Text section:
---
Joker – ‘The Mainframe’

R&B, dubstep and soul form an uneasy mix on the Bristol producer's second album

Bristol’s Liam McLean rose to national attention during the dubstep gold rush of 2009, but the man they call Joker wouldn’t be forced into anyone’s niche. His opulent, melody-stuffed productions owed as much to video-game music and American R&B as they did to the gloomy London bass fraternity, and he even had a name for his music – the evocative but abstract ‘purple wow’.

Despite some killer tunes, such as 2008 Rustie collaboration ‘Play Doe’ and 2009 Hyperdub single ‘Digidesign’, he’s struggled with a full-length. His 2010 debut for 4AD, ‘The Vision’, a guest-packed blend of bass music and loverman soul, fell awkwardly between posts.

‘The Mainframe’, on Joker’s own label Kapsize, suggests he hasn’t really learned his lessons. Sure, it has its moments. ‘Boss Mode’ comes on like climatic video-game fight music with a bit of ornate thrash-guitar detailing. ‘Midnight’ is a bass destroyer powered by super-saturated synths that could crack concrete, but swerves cliché by keeping a feminine presence at its core. “I’ve dreamed of this love for so long…” yearns an unnamed diva in a rare lull from the low-end quake, as McLean lets his fingers dance across silky keys.
---
Source records
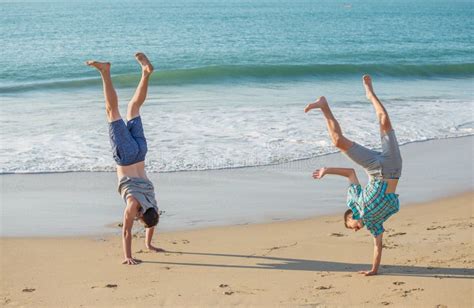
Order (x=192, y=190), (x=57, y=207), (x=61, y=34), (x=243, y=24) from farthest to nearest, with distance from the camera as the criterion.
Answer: (x=243, y=24)
(x=61, y=34)
(x=192, y=190)
(x=57, y=207)

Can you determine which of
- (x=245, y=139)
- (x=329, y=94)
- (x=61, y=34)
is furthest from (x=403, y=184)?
(x=61, y=34)

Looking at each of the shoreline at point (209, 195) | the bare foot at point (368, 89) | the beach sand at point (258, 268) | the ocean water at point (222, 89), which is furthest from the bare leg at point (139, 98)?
the ocean water at point (222, 89)

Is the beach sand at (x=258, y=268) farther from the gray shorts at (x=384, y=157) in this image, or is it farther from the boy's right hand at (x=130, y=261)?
the gray shorts at (x=384, y=157)

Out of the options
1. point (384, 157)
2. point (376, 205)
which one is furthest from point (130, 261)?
point (384, 157)

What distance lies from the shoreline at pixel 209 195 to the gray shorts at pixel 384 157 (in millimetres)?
2342

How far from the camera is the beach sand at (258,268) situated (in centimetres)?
650

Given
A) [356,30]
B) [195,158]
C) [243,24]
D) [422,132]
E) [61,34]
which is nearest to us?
[195,158]

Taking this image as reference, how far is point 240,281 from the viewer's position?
6953 millimetres

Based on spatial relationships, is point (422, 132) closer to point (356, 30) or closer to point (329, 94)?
point (329, 94)

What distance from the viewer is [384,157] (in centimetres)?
Answer: 702

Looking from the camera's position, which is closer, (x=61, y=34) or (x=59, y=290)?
(x=59, y=290)

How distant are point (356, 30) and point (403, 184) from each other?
38430 millimetres

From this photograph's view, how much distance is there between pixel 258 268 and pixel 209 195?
114 inches

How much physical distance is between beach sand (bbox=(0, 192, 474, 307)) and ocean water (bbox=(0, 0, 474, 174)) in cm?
332
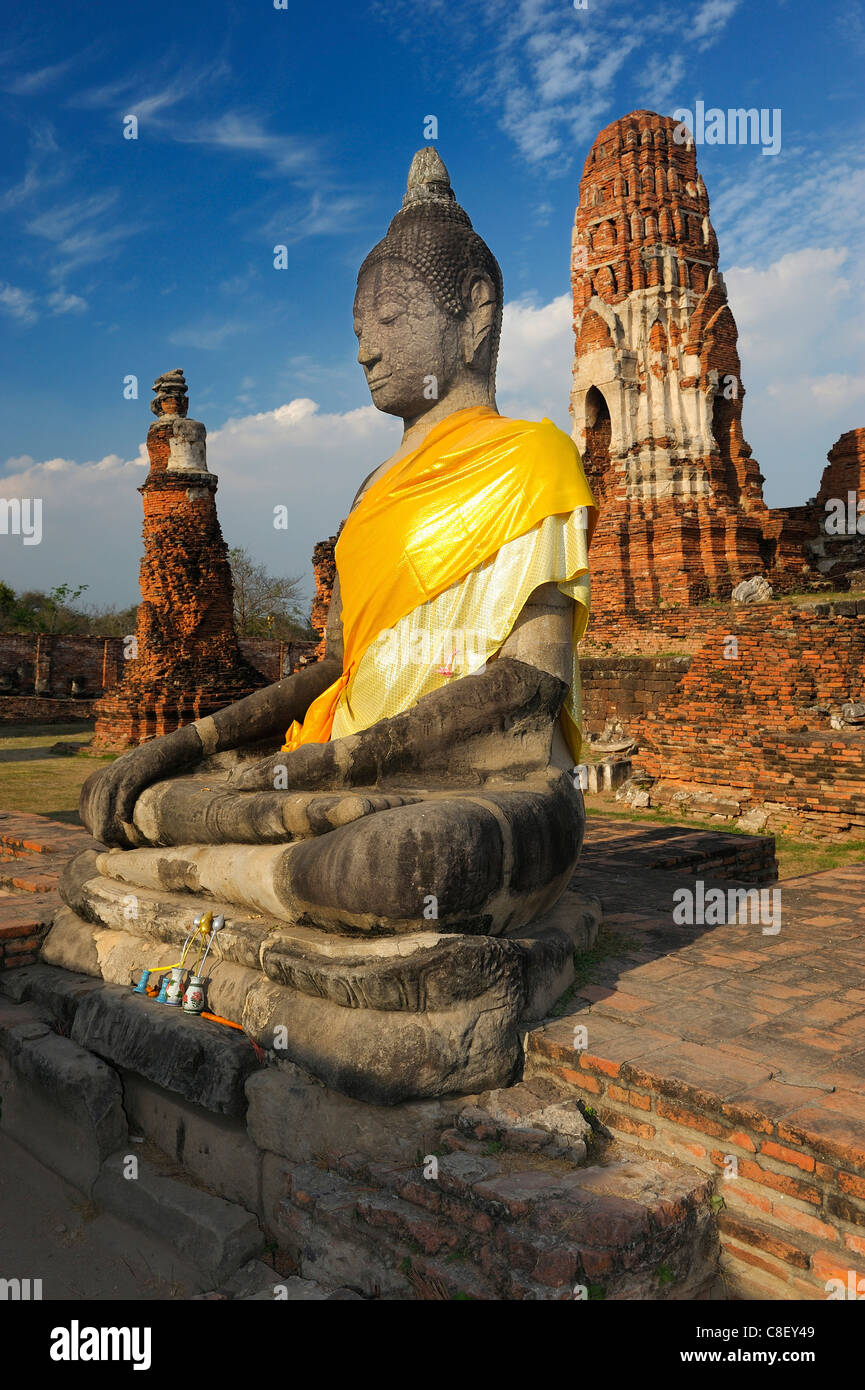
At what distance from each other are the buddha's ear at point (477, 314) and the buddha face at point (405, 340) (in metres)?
0.03

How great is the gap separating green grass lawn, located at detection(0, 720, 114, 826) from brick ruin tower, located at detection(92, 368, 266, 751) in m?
1.08

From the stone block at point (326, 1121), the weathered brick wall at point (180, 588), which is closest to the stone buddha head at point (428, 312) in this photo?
the stone block at point (326, 1121)

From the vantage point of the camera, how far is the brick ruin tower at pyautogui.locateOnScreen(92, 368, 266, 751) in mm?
14867

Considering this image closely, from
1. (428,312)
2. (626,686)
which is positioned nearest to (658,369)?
(626,686)

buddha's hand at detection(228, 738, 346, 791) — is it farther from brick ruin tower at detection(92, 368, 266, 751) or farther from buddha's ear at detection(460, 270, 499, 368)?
brick ruin tower at detection(92, 368, 266, 751)

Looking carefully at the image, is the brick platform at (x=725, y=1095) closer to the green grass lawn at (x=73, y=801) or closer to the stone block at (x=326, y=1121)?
the stone block at (x=326, y=1121)

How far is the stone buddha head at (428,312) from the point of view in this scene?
3.51 meters

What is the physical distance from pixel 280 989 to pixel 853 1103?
146 cm

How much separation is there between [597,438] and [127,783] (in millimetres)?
15514

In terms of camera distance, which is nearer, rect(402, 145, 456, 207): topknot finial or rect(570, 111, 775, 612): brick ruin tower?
rect(402, 145, 456, 207): topknot finial

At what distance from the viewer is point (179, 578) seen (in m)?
15.1

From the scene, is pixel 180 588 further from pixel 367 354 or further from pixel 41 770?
pixel 367 354

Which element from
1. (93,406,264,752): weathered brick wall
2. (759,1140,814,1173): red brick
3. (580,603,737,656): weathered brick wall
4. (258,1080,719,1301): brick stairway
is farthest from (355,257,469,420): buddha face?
(93,406,264,752): weathered brick wall

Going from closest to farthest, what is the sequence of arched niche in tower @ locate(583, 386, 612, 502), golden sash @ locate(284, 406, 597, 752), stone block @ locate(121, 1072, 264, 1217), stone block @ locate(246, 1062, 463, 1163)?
stone block @ locate(246, 1062, 463, 1163)
stone block @ locate(121, 1072, 264, 1217)
golden sash @ locate(284, 406, 597, 752)
arched niche in tower @ locate(583, 386, 612, 502)
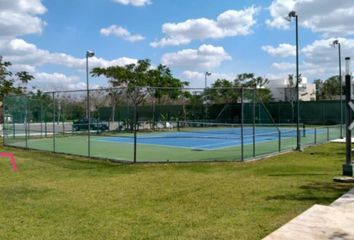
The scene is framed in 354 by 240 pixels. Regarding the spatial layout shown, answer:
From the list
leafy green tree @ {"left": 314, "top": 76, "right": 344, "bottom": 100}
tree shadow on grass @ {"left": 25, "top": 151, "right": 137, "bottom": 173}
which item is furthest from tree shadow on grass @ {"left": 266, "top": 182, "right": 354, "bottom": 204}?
leafy green tree @ {"left": 314, "top": 76, "right": 344, "bottom": 100}

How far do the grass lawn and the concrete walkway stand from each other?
0.28 metres

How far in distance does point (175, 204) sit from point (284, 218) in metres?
2.19

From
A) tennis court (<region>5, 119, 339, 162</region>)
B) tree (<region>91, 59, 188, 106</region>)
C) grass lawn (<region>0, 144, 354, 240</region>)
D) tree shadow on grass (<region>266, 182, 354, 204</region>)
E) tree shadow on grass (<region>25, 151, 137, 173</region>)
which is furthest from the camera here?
tree (<region>91, 59, 188, 106</region>)

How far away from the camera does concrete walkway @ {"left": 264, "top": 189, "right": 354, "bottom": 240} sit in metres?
6.12

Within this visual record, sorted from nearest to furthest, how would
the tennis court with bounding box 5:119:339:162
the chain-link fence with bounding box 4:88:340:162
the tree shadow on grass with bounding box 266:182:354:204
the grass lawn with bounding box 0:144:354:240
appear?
the grass lawn with bounding box 0:144:354:240, the tree shadow on grass with bounding box 266:182:354:204, the tennis court with bounding box 5:119:339:162, the chain-link fence with bounding box 4:88:340:162

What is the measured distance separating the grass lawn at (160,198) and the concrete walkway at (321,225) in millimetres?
277

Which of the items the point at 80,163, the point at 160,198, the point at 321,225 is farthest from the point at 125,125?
the point at 321,225

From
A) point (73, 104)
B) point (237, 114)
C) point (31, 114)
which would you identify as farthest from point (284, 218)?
A: point (237, 114)

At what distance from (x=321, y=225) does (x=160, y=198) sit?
3.54 meters

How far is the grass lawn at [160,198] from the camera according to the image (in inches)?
270

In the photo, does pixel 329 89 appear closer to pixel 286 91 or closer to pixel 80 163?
pixel 286 91

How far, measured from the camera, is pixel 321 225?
664cm

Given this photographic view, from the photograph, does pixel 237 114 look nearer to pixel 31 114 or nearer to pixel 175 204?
pixel 31 114

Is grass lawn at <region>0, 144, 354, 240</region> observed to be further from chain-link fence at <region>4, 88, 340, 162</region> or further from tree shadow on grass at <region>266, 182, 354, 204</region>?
chain-link fence at <region>4, 88, 340, 162</region>
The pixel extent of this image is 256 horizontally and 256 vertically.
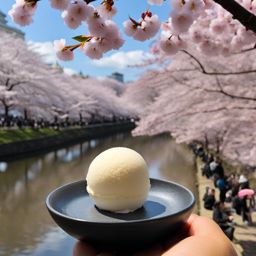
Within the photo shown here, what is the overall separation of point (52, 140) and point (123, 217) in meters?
28.6

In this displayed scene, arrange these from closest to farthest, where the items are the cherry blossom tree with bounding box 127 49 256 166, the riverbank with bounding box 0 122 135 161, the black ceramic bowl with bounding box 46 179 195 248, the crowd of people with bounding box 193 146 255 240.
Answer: the black ceramic bowl with bounding box 46 179 195 248, the crowd of people with bounding box 193 146 255 240, the cherry blossom tree with bounding box 127 49 256 166, the riverbank with bounding box 0 122 135 161

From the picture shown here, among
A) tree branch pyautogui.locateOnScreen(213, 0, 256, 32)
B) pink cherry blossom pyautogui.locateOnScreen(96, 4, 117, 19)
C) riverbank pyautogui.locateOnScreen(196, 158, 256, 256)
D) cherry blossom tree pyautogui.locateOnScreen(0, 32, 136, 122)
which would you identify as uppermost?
pink cherry blossom pyautogui.locateOnScreen(96, 4, 117, 19)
---
Directions:
[1] Repeat the album review word for word from "R&B, dubstep and" to "abstract ‘purple wow’.".
[2] In the album review, which label releases "The Mainframe"?
Rely only on the album review when you answer.

Responses by item number:
[1]
R&B, dubstep and soul form an uneasy mix on the Bristol producer's second album

Bristol’s Liam McLean rose to national attention during the dubstep gold rush of 2009, but the man they call Joker wouldn’t be forced into anyone’s niche. His opulent, melody-stuffed productions owed as much to video-game music and American R&B as they did to the gloomy London bass fraternity, and he even had a name for his music – the evocative but abstract ‘purple wow’.

[2] Joker's own label, Kapsize.